Home sales post increase, prices fall

? Sales of existing homes increased unexpectedly in February after six months of decline, but private economists said it was too soon to say whether the prolonged slide in housing is coming to an end.

The National Association of Realtors said sales of existing homes rose by 2.9 percent in February to a seasonally adjusted annual rate of 5.03 million units. It marked the first sales increase since last July, but even with the gain sales were still 23.8 percent below where they were a year ago.

By region of the country, sales surged by 11.3 percent in the Northeast and were up 2.5 percent in the Midwest and 2.1 percent in the South. The only region of the country to see a sales decline was the West, where sales dropped by 1.1 percent.

Prices continued to slide. The median sales price for single-family homes and condominiums dropped to $195,900, a fall of 8.2 percent from a year ago, the biggest slide in the current housing slump.
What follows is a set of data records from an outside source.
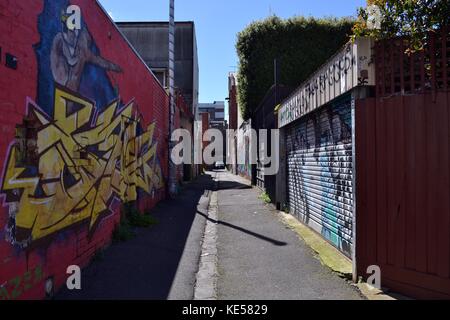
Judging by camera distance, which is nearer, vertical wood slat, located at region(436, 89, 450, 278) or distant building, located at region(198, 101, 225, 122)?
vertical wood slat, located at region(436, 89, 450, 278)

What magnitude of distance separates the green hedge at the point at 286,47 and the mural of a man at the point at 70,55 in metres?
16.5

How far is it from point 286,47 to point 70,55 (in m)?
18.1

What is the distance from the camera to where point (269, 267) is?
6.84 m

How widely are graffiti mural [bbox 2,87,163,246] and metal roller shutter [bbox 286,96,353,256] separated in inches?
148

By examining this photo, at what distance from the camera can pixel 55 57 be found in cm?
546

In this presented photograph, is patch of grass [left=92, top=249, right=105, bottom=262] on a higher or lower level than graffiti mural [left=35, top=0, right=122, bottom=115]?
lower

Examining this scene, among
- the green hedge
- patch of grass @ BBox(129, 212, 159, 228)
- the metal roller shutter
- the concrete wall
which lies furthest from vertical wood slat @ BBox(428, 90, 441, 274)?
the concrete wall

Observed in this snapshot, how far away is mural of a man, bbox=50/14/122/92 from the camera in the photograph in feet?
18.1

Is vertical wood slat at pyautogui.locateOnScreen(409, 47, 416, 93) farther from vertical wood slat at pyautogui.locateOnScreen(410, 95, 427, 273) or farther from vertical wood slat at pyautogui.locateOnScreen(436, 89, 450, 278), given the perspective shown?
vertical wood slat at pyautogui.locateOnScreen(436, 89, 450, 278)

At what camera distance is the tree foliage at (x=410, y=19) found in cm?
547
The median price for just single-family homes was down 8.7 percent from a year ago, the biggest decline in four decades.

Economists said they still believed any sustained housing rebound was many months away.
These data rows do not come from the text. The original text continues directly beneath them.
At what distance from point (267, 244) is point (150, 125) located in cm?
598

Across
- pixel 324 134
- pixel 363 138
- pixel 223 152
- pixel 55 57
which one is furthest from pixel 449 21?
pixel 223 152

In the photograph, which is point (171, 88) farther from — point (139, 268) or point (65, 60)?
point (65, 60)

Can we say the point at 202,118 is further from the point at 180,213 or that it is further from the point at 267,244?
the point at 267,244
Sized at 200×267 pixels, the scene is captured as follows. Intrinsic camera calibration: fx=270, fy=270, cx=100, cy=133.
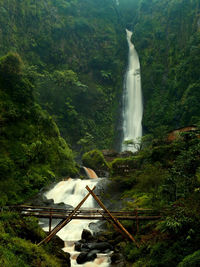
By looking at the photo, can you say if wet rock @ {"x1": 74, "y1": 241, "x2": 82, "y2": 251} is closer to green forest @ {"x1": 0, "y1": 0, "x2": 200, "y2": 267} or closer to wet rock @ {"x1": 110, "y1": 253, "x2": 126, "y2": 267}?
green forest @ {"x1": 0, "y1": 0, "x2": 200, "y2": 267}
“The hemorrhaging has stopped but the recovery will be long, slow and painful,” said Bernard Baumohl, managing director of the Economic Outlook Group. “It’s unlikely that we will see any sustained jump in home purchases, must less higher prices, until mid-2009 at the earliest.”

A report released Tuesday showed home prices plunged by record levels in January from a year ago, with almost no major cities immune from the spiraling market.
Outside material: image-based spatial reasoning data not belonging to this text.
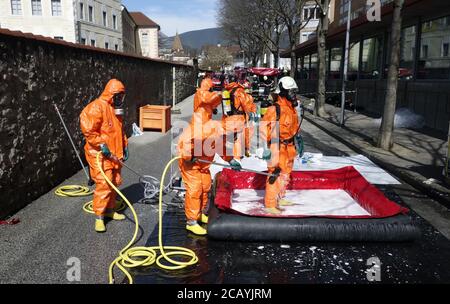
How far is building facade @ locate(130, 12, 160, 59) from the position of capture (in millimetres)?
75500

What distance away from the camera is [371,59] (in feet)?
64.6

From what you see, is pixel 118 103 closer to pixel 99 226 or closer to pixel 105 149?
pixel 105 149

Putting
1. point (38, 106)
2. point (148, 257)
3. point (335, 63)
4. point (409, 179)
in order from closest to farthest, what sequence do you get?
1. point (148, 257)
2. point (38, 106)
3. point (409, 179)
4. point (335, 63)

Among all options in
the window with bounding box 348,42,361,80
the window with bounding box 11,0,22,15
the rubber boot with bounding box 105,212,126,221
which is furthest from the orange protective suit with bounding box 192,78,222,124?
the window with bounding box 11,0,22,15

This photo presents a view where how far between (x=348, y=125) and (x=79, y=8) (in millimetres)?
33849

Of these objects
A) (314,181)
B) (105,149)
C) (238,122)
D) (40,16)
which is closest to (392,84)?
(238,122)

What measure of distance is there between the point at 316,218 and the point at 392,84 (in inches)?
247

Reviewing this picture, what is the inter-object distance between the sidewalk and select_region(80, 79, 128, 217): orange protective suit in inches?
199

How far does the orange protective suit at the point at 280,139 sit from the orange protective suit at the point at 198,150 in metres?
0.85

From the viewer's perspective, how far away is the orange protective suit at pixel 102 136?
4.84 metres

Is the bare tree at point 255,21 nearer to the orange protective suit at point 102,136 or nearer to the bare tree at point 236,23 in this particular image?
the bare tree at point 236,23

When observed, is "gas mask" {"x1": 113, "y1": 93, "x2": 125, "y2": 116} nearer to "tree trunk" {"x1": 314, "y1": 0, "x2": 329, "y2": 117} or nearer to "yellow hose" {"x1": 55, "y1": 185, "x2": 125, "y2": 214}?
"yellow hose" {"x1": 55, "y1": 185, "x2": 125, "y2": 214}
The closely watched Standard & Poor’s/Case-Shiller index of home prices in 20 cities fell nearly 11 percent in January from a year earlier, the biggest drop in its two-decade history.

Prices were down about 20 percent in Las Vegas and Miami, both paying the price for especially rampant speculation and too much new construction during the housing boom. Fourteen other cities posted record declines in the Tuesday report.

The only bright spot was a 1.8 percent increase in Charlotte, N.C., where real estate agents say prices rose more modestly during the boom years and the regional economy is relatively strong.